* [Text block]:
Pacemaker · Dec 5, 2004

I think a point that was not made is why cache is effective. Because most programs use large numbers of loops the same code is being executed many times over and over again. The cache can store this code so that you don't have to go all the way to ram (or in the worst case the hard drive) to get the information.

piroroadkill · Dec 5, 2004

If you're doubting the need for cache, do something geeky:

Get drunk, and decide it would be a good idea to turn off your level 1 and 2 cache.

Oh man, dear christ, me and a friend literally sat there for just over half an hour and only managed to open one explorer window, and it still hadn't loaded up all my startup items.

Eventually I just gave up, but it was fun. Then we decided a good prank to play on people would be to disable their cache. Harmless, but dear god, so intrusive.

sao123 · Dec 6, 2004

Summary: smaller caches are faster.

Actually I think its written best as
faster caches are smaller... So why not just make a L1 speed cache the size of an L2 cache or even bigger?

Why? Cost!

The fastest cache (L1) is an on chip extremely low latency SRAM. The L2 cache is a slightly slower form of SRAM, but still faster than main memory (DRAM.) Look at the difference in prices between speed grades of RAM are... now try to iagine what a 256 MB stick of L1 rated cache memory would cost. Probly 1-2K or more.

DoubleE · Dec 6, 2004

The point that Pacemaker writes about is important: L1/L2 Cache is typically separated into areas for both Instructions and Data. It may be overlooked because people tend to think of memory as storing information used in/by programs, but the processor primarily consumes memory containing the programs themselves (aka instructions). Store/Load operations are clearly affected by cache memory, but it is essential to get a huge win out of effective instruction cacheing (especially with Branch Target Buffers or the like) because modern processors are trying to execute many instructions at the same time. Whereas not all instructions reference other memory (to load/store data), *all* instructions are themselves located in memory (obviously), and when a program branches, the cache can make the difference between a big stall and little/no stall of the processor pipeline. If a load/store stalls, speculative execution may still occur.

* [Supplied data]:

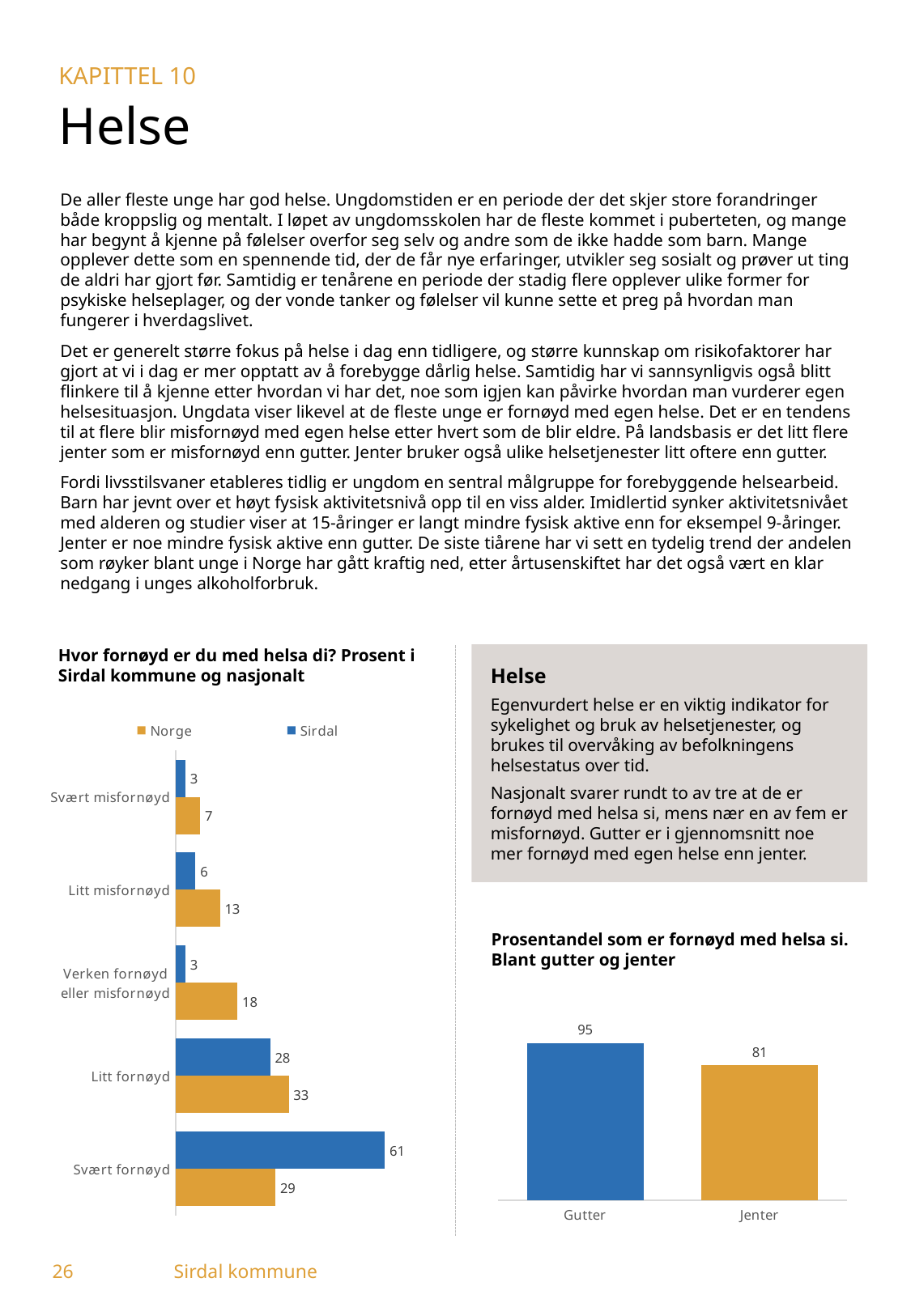
In the chart 'Hvor fornøyd er du med helsa di?', what is the value for Norge in the 'Litt misfornøyd' category? 13 In the chart 'Prosentandel som er fornøyd med helsa si', what is the difference between Gutter and Jenter? 14 In the chart 'Prosentandel som er fornøyd med helsa si', what is the value for Jenter? 81 In the chart 'Hvor fornøyd er du med helsa di?', which category has the lowest value for Norge? Svært misfornøyd How many series does the legend list in the chart 'Hvor fornøyd er du med helsa di?'? 2 What type of chart is 'Prosentandel som er fornøyd med helsa si. Blant gutter og jenter'? Bar chart In the chart 'Hvor fornøyd er du med helsa di?', what is the difference between Sirdal and Norge in the 'Svært fornøyd' category? 32 In the chart 'Hvor fornøyd er du med helsa di?', what is the value for Sirdal in the 'Svært fornøyd' category? 61 How many categories are shown in the chart 'Hvor fornøyd er du med helsa di?'? 5 In the chart 'Hvor fornøyd er du med helsa di?', what is the value for Norge in the 'Verken fornøyd eller misfornøyd' category? 18 In the chart 'Hvor fornøyd er du med helsa di?', which category has the highest value for Sirdal? Svært fornøyd In the chart 'Hvor fornøyd er du med helsa di?', which is larger in the 'Litt fornøyd' category, Norge or Sirdal? Norge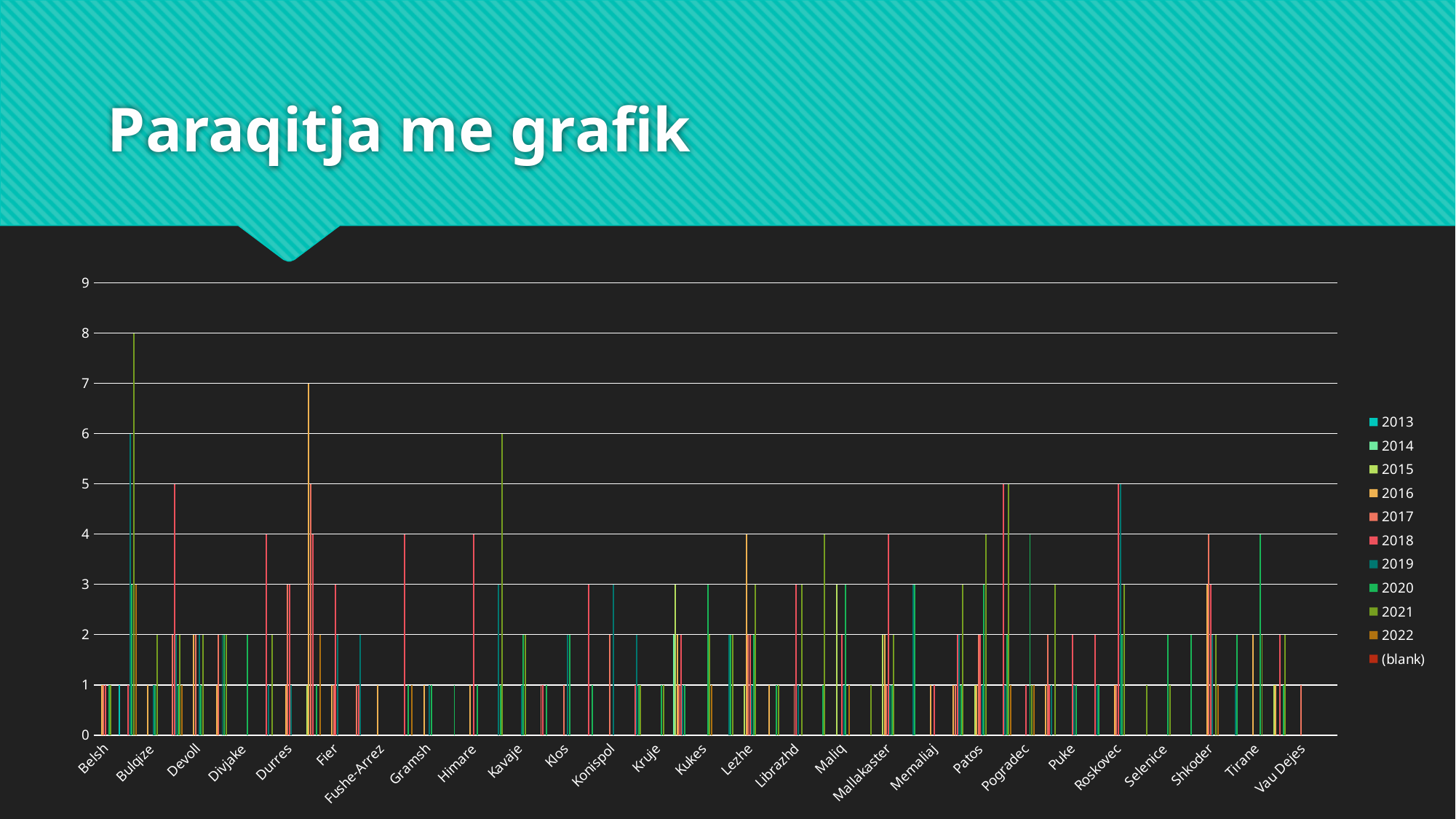
What kind of chart is shown on the slide? bar chart How many series does the chart's legend list? 11 What is the highest value shown on the vertical axis? 9 What is the title of the slide containing the chart? Paraqitja me grafik Is the tallest bar at Belsh greater or less than 2? less What is the last entry in the chart's legend? (blank)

* [Task goal]:
Translate this sentence from the forum thread on CPU cache into Spanish: "The cache can store this code so that you don't have to go all the way to ram (or in the worst case the hard drive) to get the information."

* [Solution for this exercise]:
La caché puede almacenar este código para que no tengas que ir hasta la ram (o, en el peor de los casos, hasta el disco duro) para obtener la información.